Questions sur des scènes représentées:
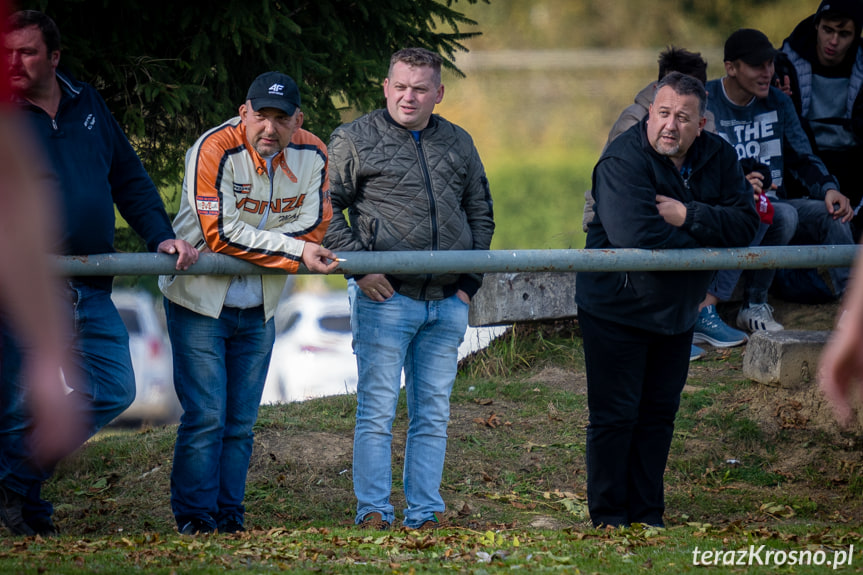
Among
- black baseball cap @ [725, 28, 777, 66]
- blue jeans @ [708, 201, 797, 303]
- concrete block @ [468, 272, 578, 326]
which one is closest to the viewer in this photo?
black baseball cap @ [725, 28, 777, 66]

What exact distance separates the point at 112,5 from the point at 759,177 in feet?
14.1

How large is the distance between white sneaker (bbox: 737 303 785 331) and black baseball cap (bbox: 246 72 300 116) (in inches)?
182

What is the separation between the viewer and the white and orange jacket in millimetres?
4578

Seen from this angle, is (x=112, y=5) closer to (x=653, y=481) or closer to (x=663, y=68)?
(x=663, y=68)

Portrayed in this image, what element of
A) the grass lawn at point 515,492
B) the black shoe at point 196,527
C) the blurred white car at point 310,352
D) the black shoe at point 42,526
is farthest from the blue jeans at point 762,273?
the blurred white car at point 310,352

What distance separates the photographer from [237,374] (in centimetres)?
493

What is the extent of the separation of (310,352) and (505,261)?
13.4 meters

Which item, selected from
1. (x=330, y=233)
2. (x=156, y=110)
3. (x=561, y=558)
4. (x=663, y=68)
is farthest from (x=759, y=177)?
(x=156, y=110)

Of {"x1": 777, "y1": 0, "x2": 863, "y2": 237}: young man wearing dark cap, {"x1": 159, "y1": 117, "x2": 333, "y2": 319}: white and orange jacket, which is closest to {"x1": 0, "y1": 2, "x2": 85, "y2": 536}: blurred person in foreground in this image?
{"x1": 159, "y1": 117, "x2": 333, "y2": 319}: white and orange jacket

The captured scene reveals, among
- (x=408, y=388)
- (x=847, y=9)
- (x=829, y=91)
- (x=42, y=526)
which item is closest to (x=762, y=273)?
(x=829, y=91)

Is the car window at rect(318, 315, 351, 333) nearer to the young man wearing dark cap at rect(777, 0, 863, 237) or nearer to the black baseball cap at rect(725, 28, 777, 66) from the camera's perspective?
the young man wearing dark cap at rect(777, 0, 863, 237)

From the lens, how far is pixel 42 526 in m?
4.72

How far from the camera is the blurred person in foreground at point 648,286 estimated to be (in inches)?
188

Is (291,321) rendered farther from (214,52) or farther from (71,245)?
(71,245)
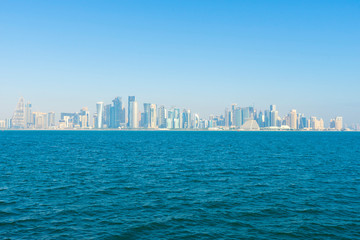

▶ **Consigne à suivre**:
Relevez chaque ligne des données contenant la chaîne « young ».

▶ **Résultat produit**:
Of {"x1": 777, "y1": 0, "x2": 863, "y2": 237}: young man wearing dark cap, {"x1": 159, "y1": 117, "x2": 333, "y2": 319}: white and orange jacket, which is closest to {"x1": 0, "y1": 2, "x2": 85, "y2": 536}: blurred person in foreground in this image?
Is the car window at rect(318, 315, 351, 333) nearer to the young man wearing dark cap at rect(777, 0, 863, 237) or nearer to the black baseball cap at rect(725, 28, 777, 66) from the camera's perspective?
the young man wearing dark cap at rect(777, 0, 863, 237)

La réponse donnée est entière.